*PROMPT:* Lines from the one containing "order: Artiodactyla" through the last line of the data are to be repeated word for word, both ends included.

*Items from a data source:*
· · · · · · ·
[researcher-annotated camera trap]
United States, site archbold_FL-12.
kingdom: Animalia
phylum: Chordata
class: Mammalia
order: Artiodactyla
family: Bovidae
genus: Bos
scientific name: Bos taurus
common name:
· · · · · · ·
*WRITTEN ANSWER:*
order: Artiodactyla
family: Bovidae
genus: Bos
scientific name: Bos taurus
common name:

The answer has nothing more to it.